Several days before his birthday he woke up to find a map from "The Birthday Faeries", directing him down to the train station parking lot. The map was in a series of 7 or 8 maps, each one building on the one before. He told Papa-Bug what the directions were and we drove him to the train station. At the station, he found a package with train tickets to Seattle and a Seattle Map in it. Away we went. We brought our compass. In Seattle we got several other maps - tourist maps and whatnot. We used these maps to find out where the Godmommies live, and how close they are to things we could see (like The Space Needle). When we got home I found a topographical map of the Seattle area and we compared the maps to one another - one showed a small area of Seattle, one a larger area, the road map showed a LOT more, the topo map didn't show us roads, etc.
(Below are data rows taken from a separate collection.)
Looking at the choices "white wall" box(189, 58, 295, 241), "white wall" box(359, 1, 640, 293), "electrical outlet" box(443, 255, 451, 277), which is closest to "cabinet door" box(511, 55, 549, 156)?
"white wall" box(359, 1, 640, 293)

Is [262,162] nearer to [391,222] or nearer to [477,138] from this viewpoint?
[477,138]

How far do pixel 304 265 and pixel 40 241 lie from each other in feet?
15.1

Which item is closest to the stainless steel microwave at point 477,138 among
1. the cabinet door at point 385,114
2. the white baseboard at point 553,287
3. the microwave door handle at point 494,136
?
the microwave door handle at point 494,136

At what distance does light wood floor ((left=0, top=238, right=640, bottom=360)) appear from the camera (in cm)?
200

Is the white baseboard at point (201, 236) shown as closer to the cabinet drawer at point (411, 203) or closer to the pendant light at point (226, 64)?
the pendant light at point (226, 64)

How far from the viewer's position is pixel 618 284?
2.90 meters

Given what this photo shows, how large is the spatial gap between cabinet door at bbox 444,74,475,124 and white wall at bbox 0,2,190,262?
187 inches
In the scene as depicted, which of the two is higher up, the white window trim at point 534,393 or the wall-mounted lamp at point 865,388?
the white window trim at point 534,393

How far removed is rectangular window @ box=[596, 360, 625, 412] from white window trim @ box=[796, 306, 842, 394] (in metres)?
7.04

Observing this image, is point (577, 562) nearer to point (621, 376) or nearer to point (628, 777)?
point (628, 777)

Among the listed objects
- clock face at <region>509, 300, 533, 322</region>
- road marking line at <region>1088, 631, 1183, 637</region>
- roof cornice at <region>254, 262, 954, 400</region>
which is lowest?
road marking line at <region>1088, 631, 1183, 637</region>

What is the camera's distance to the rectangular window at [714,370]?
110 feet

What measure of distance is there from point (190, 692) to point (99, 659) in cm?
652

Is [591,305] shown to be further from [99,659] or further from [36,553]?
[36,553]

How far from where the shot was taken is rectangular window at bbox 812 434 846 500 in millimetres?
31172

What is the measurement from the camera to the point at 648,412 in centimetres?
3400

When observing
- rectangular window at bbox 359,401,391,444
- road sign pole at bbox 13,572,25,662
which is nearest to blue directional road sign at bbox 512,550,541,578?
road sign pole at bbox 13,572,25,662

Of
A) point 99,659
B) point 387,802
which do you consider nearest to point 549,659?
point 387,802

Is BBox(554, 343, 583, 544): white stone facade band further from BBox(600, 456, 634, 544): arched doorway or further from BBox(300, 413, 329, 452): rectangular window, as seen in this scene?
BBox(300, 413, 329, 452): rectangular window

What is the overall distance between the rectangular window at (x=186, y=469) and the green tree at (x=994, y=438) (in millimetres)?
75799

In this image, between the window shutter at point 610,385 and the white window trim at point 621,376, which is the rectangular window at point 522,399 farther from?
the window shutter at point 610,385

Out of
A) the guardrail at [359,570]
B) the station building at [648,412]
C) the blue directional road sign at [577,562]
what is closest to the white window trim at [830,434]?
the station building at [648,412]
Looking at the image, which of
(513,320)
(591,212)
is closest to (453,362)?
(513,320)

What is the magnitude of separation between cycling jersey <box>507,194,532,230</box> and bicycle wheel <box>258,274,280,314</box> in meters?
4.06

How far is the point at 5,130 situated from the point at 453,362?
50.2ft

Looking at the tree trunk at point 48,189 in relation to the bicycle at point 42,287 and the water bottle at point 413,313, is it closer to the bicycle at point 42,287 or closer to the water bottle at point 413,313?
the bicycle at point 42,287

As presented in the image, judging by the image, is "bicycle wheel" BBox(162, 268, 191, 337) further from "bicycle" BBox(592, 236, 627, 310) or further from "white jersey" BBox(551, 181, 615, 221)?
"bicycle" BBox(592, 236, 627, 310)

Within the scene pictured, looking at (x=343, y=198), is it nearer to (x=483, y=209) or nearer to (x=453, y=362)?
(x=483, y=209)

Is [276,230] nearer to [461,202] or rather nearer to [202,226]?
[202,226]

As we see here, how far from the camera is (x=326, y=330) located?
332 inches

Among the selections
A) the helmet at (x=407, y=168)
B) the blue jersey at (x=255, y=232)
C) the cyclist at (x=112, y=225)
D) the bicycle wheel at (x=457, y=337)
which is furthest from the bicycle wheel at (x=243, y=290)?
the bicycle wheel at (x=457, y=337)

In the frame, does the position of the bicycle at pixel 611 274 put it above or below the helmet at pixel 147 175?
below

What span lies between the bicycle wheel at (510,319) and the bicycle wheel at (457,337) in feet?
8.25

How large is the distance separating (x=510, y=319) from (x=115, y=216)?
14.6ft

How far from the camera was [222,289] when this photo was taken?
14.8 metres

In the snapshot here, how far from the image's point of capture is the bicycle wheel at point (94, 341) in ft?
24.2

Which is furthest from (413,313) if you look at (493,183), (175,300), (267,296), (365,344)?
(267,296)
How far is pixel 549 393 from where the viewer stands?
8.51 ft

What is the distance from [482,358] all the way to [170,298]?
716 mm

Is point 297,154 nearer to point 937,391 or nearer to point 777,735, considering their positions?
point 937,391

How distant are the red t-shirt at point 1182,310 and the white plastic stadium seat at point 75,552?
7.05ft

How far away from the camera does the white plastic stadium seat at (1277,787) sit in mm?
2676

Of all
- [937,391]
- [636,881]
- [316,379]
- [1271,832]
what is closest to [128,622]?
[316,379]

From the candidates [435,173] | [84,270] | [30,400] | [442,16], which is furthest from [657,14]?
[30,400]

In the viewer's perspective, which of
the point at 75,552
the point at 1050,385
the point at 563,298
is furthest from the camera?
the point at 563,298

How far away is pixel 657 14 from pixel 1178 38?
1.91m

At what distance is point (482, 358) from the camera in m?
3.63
|On the train, listening to tunes, impatient to get there...|
I had planned some math exercises involving distance, but he did those on his own. I found him with his puzzle, tracing his finger across different routes: "North Carolina is over here and it is so far away. Minnesota is here and it is closer..." and so on. He was doing such a good job counting states, comparing size and shape, exploring distance, and so on, that I didn't feel a need to interfere with the natural math lesson happening in front of me.
One of the best projects we did was so simple. In the morning, we traced Brother-Bug's shadow with chalk on the driveway. The shadow was pointing West. Again in the afternoon we traced the shorter and North facing shadow. In the evening, the East facing shadow. It was very easy and a simple way to teach direction and the sun's movement. Unfortunately I didn't get a picture before it rained and washed our project away.
|Easy map making for a 5-year old.|
|Look at those piano-playing hands!|
So those are the high points of our September. Of course, we read related books, found relevant websites, and all the rest. Learning to use a compass proved to be too tricky for us right now, so we will save that for another adventure. Now, on to Weather and Seasons in October! We'll be making our own barometer, among other things.